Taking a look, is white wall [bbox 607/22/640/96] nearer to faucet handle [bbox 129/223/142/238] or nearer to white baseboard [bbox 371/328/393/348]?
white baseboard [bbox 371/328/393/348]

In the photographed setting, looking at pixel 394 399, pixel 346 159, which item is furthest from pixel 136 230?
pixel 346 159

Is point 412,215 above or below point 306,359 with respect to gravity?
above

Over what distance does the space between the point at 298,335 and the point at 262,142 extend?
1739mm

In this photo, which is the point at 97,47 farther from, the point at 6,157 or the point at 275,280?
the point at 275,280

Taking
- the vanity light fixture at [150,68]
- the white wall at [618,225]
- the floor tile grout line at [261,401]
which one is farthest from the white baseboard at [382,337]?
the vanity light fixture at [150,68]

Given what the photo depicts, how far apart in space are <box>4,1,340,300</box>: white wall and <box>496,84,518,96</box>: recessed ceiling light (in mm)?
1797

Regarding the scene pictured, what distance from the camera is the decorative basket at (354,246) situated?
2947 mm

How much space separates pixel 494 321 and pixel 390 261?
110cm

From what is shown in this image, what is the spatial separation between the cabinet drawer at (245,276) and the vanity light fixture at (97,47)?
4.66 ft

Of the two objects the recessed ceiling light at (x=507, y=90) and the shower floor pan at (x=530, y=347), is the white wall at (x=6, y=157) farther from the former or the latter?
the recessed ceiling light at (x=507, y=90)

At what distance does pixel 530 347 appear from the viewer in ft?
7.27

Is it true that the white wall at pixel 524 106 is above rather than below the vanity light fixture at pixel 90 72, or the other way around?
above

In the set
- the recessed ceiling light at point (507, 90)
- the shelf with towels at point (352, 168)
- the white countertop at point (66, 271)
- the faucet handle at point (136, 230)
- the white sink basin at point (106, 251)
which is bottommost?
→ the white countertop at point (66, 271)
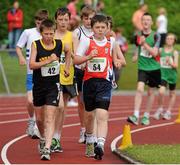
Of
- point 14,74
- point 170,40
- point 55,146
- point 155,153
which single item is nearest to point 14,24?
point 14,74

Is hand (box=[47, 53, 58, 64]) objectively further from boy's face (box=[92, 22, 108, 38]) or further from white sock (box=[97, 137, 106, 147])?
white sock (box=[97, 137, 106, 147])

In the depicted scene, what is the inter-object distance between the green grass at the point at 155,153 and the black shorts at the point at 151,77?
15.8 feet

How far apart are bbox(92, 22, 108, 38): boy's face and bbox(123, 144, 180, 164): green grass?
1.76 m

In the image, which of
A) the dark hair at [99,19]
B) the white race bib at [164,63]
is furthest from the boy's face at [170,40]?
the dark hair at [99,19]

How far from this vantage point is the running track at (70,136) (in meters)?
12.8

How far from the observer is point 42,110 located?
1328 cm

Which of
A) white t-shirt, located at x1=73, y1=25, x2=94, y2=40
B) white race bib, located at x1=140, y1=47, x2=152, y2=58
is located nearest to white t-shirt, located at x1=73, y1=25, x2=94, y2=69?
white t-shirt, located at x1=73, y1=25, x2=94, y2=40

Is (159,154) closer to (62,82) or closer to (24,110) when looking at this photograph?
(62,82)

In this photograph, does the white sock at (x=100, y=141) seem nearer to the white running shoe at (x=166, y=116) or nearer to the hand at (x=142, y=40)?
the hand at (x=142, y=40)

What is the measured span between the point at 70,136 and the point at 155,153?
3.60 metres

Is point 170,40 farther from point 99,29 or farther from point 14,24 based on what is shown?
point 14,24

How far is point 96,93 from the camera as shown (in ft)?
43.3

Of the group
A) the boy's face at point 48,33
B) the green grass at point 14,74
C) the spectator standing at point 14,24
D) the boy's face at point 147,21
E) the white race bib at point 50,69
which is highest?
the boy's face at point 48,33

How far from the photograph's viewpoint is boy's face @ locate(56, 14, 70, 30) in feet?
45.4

---

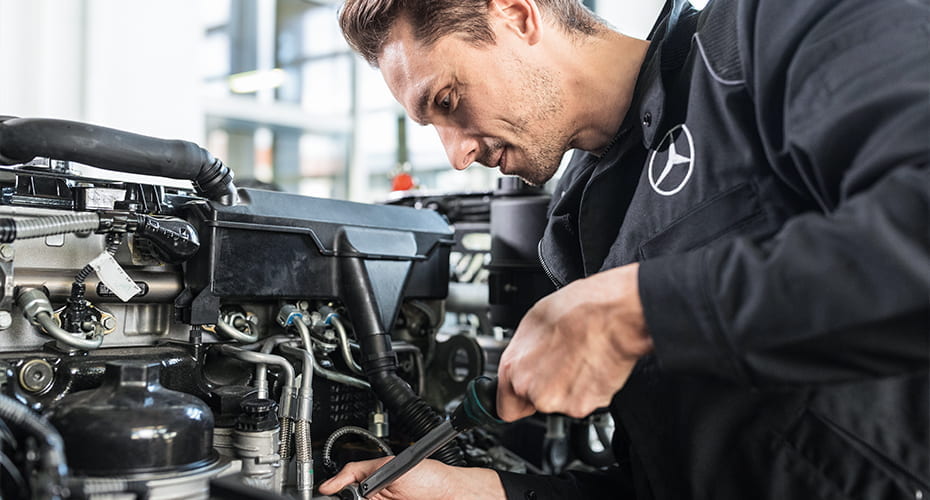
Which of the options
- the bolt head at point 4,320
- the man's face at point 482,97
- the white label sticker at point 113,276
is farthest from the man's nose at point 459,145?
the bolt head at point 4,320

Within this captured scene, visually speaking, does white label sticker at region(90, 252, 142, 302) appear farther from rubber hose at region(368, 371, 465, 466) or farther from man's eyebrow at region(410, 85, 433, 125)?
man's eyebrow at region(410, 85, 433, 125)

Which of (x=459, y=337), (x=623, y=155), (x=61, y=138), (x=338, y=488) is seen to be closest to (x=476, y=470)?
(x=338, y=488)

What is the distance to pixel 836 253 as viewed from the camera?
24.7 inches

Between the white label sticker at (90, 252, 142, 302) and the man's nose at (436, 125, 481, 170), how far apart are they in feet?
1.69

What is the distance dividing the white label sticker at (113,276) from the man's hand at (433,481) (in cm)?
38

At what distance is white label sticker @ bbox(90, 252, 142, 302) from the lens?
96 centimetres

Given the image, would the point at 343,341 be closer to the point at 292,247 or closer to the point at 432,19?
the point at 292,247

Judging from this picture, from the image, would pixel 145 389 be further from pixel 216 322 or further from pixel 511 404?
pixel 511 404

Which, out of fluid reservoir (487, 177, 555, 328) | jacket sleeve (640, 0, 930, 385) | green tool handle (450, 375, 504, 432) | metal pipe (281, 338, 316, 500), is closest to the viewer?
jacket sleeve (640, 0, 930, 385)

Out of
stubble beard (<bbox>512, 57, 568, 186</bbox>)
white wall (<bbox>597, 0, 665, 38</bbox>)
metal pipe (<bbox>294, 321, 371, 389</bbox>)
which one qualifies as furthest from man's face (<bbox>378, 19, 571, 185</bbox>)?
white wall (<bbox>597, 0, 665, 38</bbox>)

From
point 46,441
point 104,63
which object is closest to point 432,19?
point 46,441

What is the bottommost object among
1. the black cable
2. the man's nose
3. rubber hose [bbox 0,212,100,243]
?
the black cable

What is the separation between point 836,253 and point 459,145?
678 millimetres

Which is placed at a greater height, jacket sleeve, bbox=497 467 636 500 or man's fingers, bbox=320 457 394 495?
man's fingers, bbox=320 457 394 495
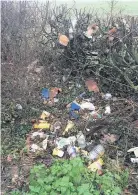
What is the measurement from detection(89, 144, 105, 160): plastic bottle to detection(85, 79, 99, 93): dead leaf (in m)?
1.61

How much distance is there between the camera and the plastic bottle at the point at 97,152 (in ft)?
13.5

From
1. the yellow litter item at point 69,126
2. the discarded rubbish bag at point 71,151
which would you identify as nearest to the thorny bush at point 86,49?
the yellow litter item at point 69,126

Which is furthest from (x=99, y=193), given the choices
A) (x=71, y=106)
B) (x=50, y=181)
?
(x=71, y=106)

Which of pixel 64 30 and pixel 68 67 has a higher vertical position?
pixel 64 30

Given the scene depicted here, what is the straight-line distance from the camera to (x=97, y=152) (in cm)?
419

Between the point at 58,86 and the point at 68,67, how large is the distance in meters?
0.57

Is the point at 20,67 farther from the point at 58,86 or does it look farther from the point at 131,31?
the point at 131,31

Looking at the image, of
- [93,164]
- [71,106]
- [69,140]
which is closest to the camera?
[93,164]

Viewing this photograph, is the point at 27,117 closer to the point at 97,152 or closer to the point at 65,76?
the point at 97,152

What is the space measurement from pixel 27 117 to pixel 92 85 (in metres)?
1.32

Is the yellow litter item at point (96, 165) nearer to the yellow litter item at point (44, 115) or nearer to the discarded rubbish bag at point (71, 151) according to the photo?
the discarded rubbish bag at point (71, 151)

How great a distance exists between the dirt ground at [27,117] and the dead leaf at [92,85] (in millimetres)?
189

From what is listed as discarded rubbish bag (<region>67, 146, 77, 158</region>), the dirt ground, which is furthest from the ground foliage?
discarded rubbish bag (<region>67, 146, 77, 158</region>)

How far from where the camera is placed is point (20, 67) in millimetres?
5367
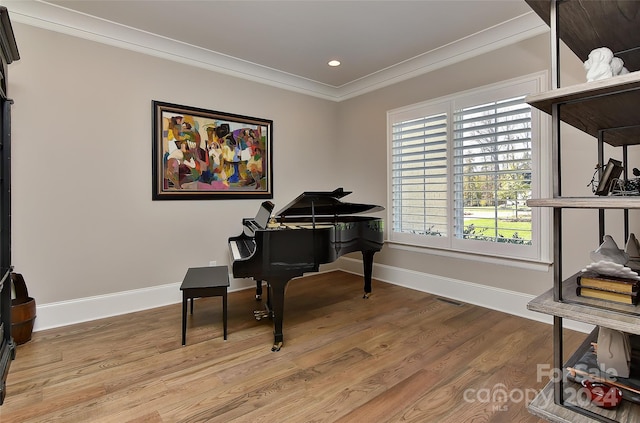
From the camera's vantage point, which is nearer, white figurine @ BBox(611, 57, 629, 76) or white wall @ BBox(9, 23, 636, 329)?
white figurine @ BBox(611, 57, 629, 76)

...

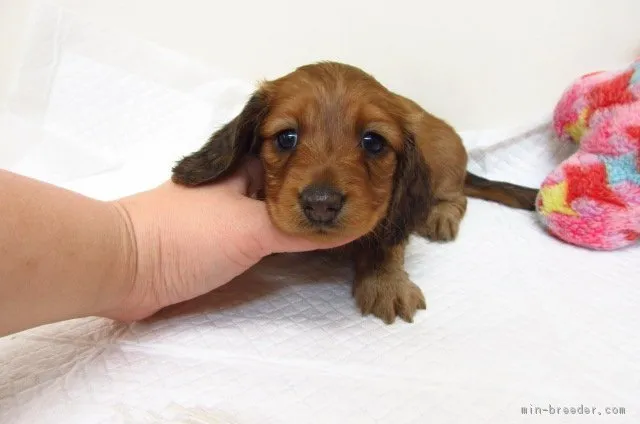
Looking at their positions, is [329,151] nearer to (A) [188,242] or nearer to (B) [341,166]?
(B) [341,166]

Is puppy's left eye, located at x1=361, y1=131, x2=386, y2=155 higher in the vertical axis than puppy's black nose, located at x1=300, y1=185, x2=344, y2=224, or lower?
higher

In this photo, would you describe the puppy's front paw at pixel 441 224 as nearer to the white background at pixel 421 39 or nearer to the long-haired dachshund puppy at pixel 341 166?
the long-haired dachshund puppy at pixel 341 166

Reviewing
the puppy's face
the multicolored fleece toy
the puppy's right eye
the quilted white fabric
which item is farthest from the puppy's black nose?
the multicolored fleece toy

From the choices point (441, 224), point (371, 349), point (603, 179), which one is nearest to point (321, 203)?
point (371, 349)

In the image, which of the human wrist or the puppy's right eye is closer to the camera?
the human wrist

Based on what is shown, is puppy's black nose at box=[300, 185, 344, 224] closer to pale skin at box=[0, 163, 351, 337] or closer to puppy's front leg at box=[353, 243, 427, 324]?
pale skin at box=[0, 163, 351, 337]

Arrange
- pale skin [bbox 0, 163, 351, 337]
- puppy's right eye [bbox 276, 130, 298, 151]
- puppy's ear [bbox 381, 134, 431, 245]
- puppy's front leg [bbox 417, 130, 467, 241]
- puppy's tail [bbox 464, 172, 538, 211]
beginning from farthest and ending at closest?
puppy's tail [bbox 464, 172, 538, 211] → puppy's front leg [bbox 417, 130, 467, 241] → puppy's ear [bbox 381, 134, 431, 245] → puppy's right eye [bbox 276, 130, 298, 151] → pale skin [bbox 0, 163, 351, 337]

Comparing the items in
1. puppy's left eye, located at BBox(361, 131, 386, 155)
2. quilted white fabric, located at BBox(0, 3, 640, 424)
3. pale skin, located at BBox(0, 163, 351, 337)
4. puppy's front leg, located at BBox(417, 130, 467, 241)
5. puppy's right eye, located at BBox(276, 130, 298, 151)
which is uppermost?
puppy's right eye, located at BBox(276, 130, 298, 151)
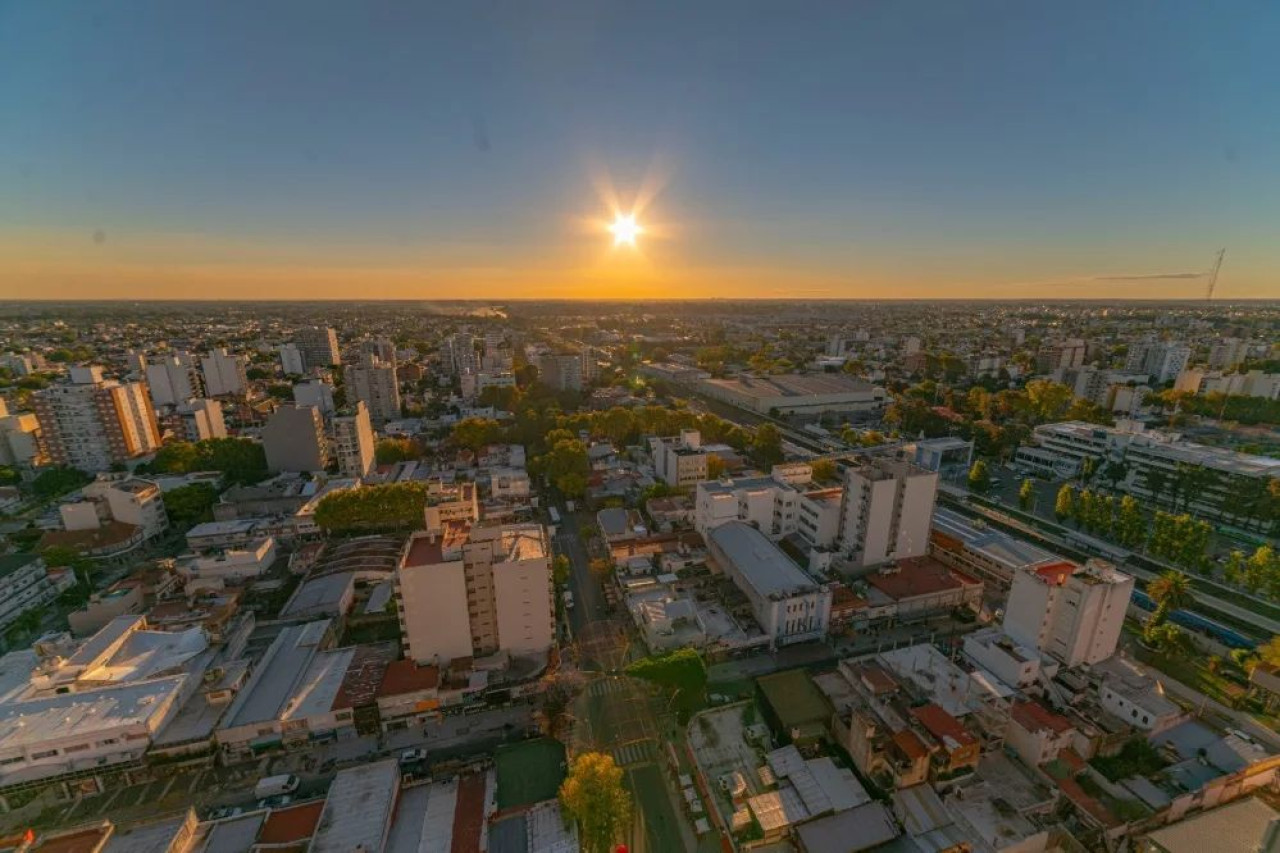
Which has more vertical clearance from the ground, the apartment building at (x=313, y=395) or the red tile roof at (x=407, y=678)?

◆ **Objective**: Lay out the lines as a Markdown table with the columns "Row" and "Line", starting with the line containing "In the image, which of the" and continuing through the line containing "Which has more", both included. Number each row, and omit blank lines and the picture markers.

◆ **Finished answer**:
| Row | Line |
|---|---|
| 1 | In the image, which of the human wrist or the puppy's right eye is closer to the camera? |
| 2 | the human wrist |
| 3 | Based on what is shown, is puppy's black nose at box=[300, 185, 344, 224] closer to pale skin at box=[0, 163, 351, 337] or closer to puppy's front leg at box=[353, 243, 427, 324]? |
| 4 | pale skin at box=[0, 163, 351, 337] |
| 5 | Arrange |
| 6 | - pale skin [bbox 0, 163, 351, 337] |
| 7 | - puppy's right eye [bbox 276, 130, 298, 151] |
| 8 | - puppy's ear [bbox 381, 134, 431, 245] |
| 9 | - puppy's front leg [bbox 417, 130, 467, 241] |
| 10 | - puppy's tail [bbox 464, 172, 538, 211] |
| 11 | beginning from farthest and ending at closest? |
| 12 | puppy's tail [bbox 464, 172, 538, 211] → puppy's front leg [bbox 417, 130, 467, 241] → puppy's ear [bbox 381, 134, 431, 245] → puppy's right eye [bbox 276, 130, 298, 151] → pale skin [bbox 0, 163, 351, 337] |
| 13 | Comparing the items in |
| 14 | 1. puppy's left eye, located at BBox(361, 131, 386, 155) |
| 15 | 2. quilted white fabric, located at BBox(0, 3, 640, 424) |
| 16 | 3. pale skin, located at BBox(0, 163, 351, 337) |
| 17 | 4. puppy's front leg, located at BBox(417, 130, 467, 241) |
| 18 | 5. puppy's right eye, located at BBox(276, 130, 298, 151) |
| 19 | which is uppermost? |
| 20 | puppy's right eye, located at BBox(276, 130, 298, 151) |
| 21 | Which has more vertical clearance from the ground, the apartment building at (x=313, y=395) or the red tile roof at (x=407, y=678)? |